[EXERCISE INSTRUCTIONS] Count how many lines in the records below contain the string "hand", matching case exactly. Reply with that number alone.

[DATA FOR THIS TASK]
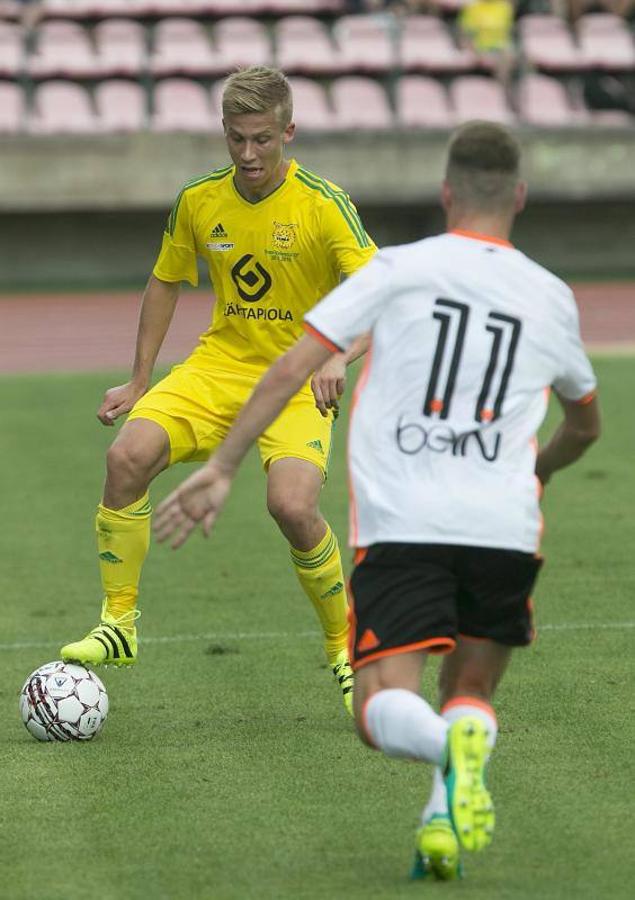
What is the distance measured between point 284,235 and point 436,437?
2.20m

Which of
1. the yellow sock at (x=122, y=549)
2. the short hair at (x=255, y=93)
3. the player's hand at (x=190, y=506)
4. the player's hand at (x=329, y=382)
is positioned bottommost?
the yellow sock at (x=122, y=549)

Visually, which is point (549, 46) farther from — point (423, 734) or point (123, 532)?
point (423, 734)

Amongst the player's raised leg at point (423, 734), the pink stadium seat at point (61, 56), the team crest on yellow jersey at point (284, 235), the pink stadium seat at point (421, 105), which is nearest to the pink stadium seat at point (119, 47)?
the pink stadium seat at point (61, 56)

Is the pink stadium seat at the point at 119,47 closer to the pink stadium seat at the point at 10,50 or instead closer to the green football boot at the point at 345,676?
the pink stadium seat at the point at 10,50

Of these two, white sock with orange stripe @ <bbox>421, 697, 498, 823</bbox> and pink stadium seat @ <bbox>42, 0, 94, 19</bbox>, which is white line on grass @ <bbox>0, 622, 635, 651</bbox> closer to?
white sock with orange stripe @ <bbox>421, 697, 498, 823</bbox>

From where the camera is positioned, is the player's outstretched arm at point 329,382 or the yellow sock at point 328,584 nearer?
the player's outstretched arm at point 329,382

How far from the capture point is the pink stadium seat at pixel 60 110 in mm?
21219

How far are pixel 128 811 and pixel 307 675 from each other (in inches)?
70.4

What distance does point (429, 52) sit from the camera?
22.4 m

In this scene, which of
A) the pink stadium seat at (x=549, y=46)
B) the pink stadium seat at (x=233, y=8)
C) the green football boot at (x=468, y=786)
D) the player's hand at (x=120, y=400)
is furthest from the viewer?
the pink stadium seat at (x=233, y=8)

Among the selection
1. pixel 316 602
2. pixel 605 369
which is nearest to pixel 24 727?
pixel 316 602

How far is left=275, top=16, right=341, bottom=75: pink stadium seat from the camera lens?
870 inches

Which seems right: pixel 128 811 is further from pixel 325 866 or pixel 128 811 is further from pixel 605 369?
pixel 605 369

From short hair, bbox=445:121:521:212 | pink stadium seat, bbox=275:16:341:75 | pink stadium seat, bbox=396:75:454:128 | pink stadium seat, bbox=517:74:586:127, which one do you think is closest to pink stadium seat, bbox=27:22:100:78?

...

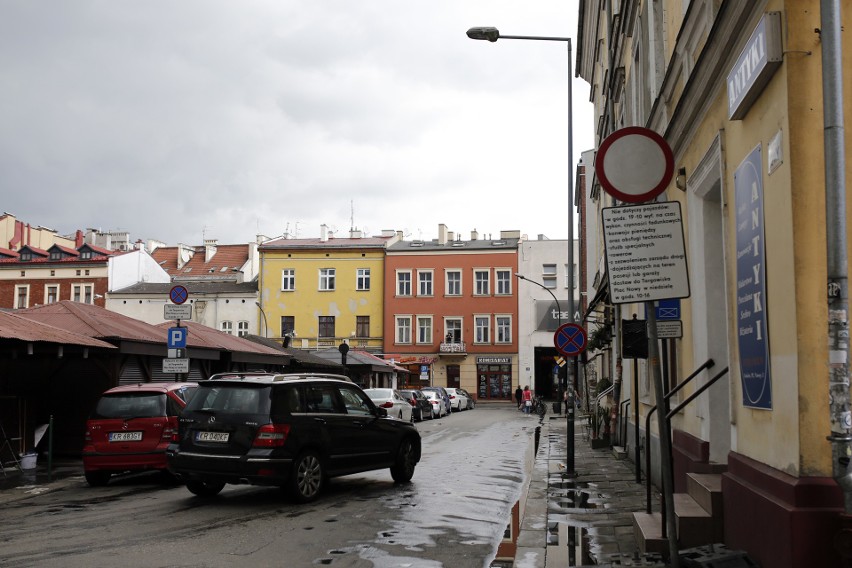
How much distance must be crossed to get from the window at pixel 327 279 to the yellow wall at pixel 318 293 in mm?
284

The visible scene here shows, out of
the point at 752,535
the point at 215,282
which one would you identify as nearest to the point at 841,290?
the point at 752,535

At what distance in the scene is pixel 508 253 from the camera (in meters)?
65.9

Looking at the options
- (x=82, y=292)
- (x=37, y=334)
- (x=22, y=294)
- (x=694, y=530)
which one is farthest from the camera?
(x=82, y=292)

[TASK ANSWER] 3